At the official press conference last week, Peyton Manning choked back tears as he delivered a prepared speech to announce that he had been cut by the Indianapolis Colts after 14 years of service. He thanked the organization that drafted him in 1998, and he thanked the fans for their support. But the most haunting feature of his tear-filled delivery was the way in which Peyton framed his speech. He said, “I guess that in life and in sports we all know that nothing lasts forever.”
Did you catch that line? “In life and in sports, nothing lasts forever.”
The Peyton Manning ordeal reminds us of this: Life is fleeting. You only live once.
Peyton’s retirement brings a flood of personal memories for me. Even though I grew up in Texas, a committed Oilers and then Texans fan, Peyton was my favorite college player at that point in time (RGIII is the new #1). Wherever he landed, I was rooting his team. When the Colts landed the first pick in the 1998 Draft, I adopted the Colts as my new team. This was helped by the fact that my Oilers had left the previous year for Tennessee. In 2002, the same year the my hometown was awarded the Houston Texans franchise, the Colts hired Tony Dungy, my favorite NFL coach of all time. I admired Dungy as a good coach, a good man, and a solid evangelical Christian. While I rooted for the Texans out of state pride, I was already committed to the Colts and Manning. The thought of Dungy and Manning working together and playing in the same division as my new hometown team made my head explode like Terry Crews in those Old Spice commercials.
However, because the Colts proved to be a much better NFL experience than the Texans, I followed Peyton’s team with more of an invested interest. I cherished every win, even against the Texans, and I despised every loss, even to my Texans. I loved the royal blue uniforms. I loved that they played indoors. And the Colts were winners. Despite his 3-13 rookie season, Peyton led the Colts to the playoffs in each subsequent year of his tenure. The way he played, I thought that Peyton and the Colts would play on forever, like a videogame.
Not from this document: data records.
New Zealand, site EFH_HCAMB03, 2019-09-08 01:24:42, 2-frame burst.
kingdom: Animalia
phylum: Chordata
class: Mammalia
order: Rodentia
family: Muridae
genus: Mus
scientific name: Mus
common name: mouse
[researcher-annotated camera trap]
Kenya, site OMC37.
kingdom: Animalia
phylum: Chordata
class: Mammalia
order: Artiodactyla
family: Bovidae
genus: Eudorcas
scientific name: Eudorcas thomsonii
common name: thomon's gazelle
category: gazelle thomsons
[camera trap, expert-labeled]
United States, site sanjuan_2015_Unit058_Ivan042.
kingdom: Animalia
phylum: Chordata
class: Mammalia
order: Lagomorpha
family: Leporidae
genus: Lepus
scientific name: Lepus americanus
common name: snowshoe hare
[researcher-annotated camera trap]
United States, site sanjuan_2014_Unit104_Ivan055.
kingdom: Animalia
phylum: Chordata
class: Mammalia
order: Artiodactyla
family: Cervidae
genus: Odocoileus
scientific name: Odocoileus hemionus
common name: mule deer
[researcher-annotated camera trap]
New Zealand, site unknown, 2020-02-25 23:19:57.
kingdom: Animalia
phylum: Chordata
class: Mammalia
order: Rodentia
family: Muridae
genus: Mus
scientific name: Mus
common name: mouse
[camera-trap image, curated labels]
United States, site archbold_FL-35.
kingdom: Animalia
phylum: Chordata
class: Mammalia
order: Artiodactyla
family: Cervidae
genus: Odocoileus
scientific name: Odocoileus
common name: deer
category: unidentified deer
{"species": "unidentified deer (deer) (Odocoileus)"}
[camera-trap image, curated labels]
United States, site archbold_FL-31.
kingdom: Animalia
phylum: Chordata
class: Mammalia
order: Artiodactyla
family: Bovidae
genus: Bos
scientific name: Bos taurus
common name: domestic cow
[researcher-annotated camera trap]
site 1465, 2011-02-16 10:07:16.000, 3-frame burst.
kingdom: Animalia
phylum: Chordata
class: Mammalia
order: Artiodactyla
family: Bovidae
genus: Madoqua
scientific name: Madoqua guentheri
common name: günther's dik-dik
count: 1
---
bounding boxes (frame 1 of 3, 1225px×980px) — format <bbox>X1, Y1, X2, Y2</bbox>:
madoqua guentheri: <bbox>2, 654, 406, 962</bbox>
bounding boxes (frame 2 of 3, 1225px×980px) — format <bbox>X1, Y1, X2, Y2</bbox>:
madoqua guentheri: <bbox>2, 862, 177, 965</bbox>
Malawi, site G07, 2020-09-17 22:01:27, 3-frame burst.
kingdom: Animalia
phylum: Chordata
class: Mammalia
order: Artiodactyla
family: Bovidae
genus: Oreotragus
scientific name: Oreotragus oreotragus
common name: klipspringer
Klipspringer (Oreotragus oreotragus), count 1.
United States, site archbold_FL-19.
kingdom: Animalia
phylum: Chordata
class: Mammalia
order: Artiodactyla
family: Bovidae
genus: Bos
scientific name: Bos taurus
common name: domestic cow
And like a videogame, I secretly hoped that Peyton could come play for my hometown Texans through a fluke trade — the kind that are made possible in videogames because the computer does not understand real life factors like “market value” and “cap space.” In my scenario, Peyton would leave the Colts and come lead my hometown Texans to infinite playoffs.
It was fun to make hypothetical statements with friends about Peyton coming to play for my Texans or to ask counter-factual questions about Peyton playing for other franchises. What if the 1998 draft had turned out differently? Would we experience a Peyton Butterfly Effect? It was a fun exercise. But I never expected it to occur in reality.
And then four neck surgeries took place. And then he missed a game for the first time in 208 starts, versus the Texans. And then the Colts started off 0-13. And then the Peyton-less Colts won their first game against the same Texans in week sixteen. And then they finished 2-14. And then people started wondering if Peyton would ever be the same. And then the Colts were awarded the first pick in the 2012 NFL draft. And then Andrew Luck became the most prized college prospect since . . . Peyton Manning. And then the symmetry and larger narrative caught the fancy of the media. And then it caught the attention of Jim Irsay, the Colts owner. And, finally, on March 7, 2012, Peyton Manning was cut by the Indianapolis Colts.
Peyton’s greatness lured me into falsely believing that he would play forever. I used to view Michael Jordan that way. I used to view Nolan Ryan that way. I used to view Tiger Woods that way. But Peyton is the most recent example of something that God said to Adam in Genesis 3:19, “Till you return to the ground, for out of it you were taken; for you are dust, and to dust you shall return.”
Peyton will have another team to play for, perhaps even my Texans. He will likely play another 3-5 seasons and then retire. Maybe he will go into coaching. Maybe he will go into broadcasting. Maybe he will retire to a farm outside of Indianapolis and live a secluded life. Who knows for certain?
But one thing is for certain. This life in the flesh does not last forever.